## Task details:
Transcribe the line holding "sailboat shower curtain sailboat" together with every line after it, through the end of the records, exactly and with no pictures.

## Short web captions:
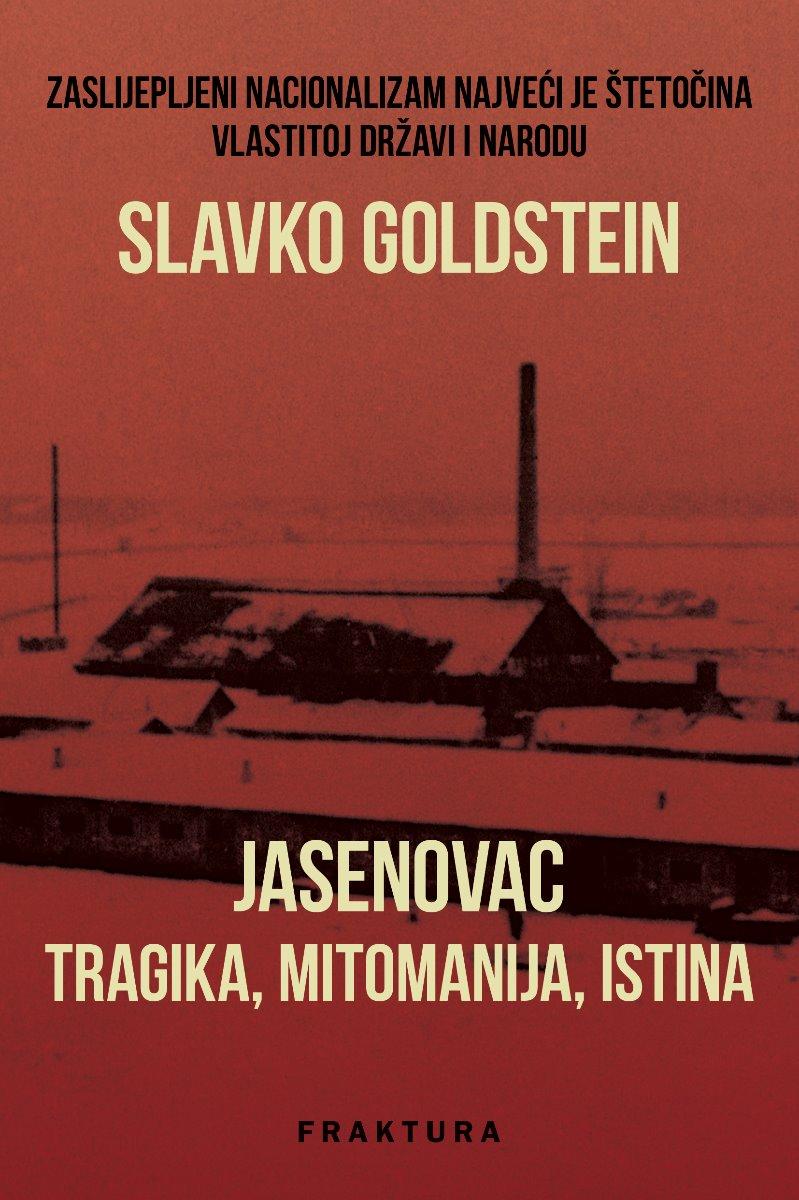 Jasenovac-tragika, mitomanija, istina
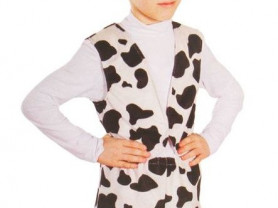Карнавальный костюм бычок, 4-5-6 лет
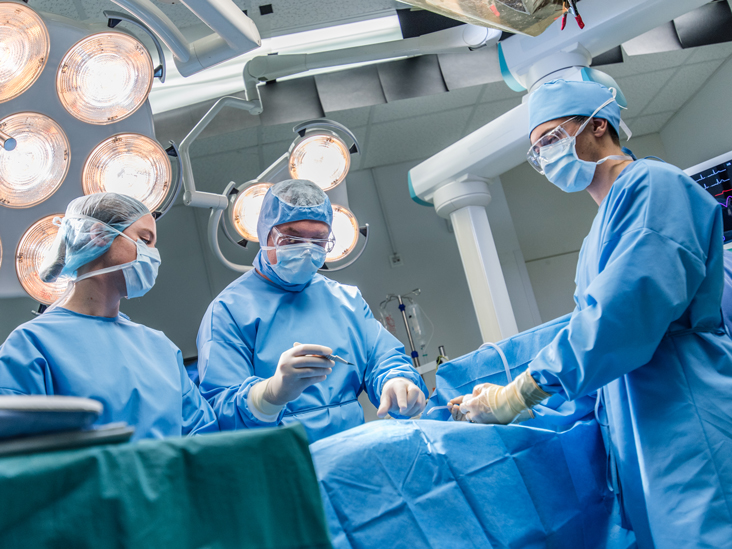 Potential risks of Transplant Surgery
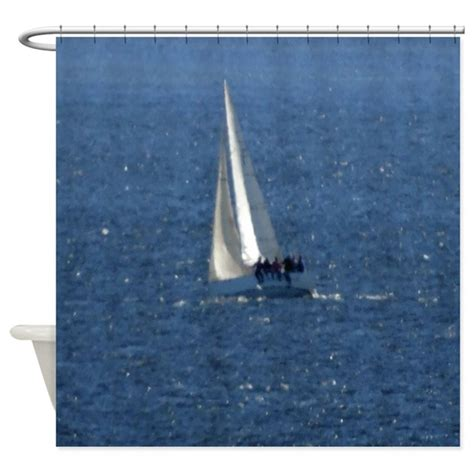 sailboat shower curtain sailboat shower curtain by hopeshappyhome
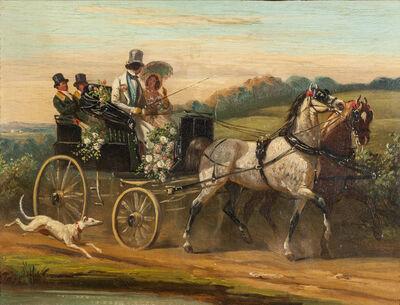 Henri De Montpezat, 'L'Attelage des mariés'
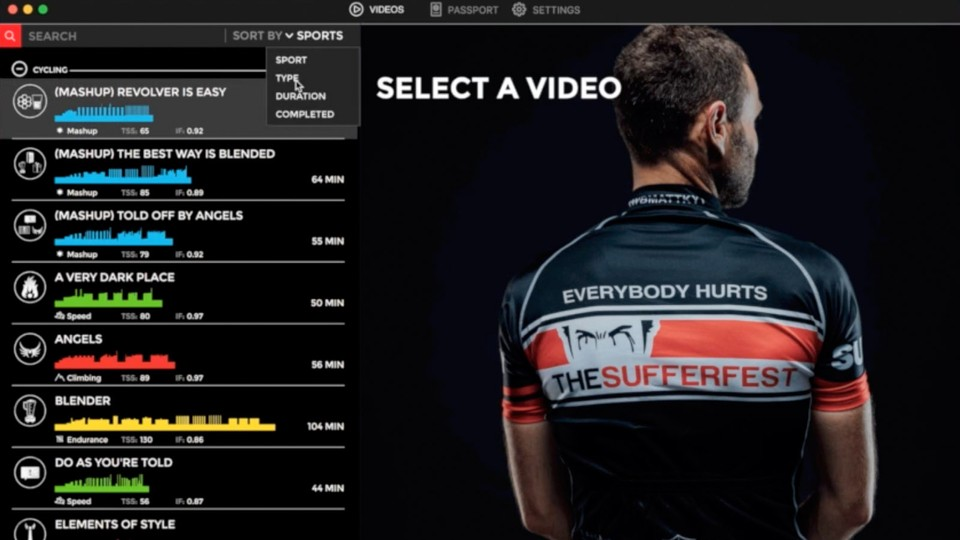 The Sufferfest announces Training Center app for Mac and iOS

## Answer area:
 sailboat shower curtain sailboat shower curtain by hopeshappyhome
 Henri De Montpezat, 'L'Attelage des mariés'
 The Sufferfest announces Training Center app for Mac and iOS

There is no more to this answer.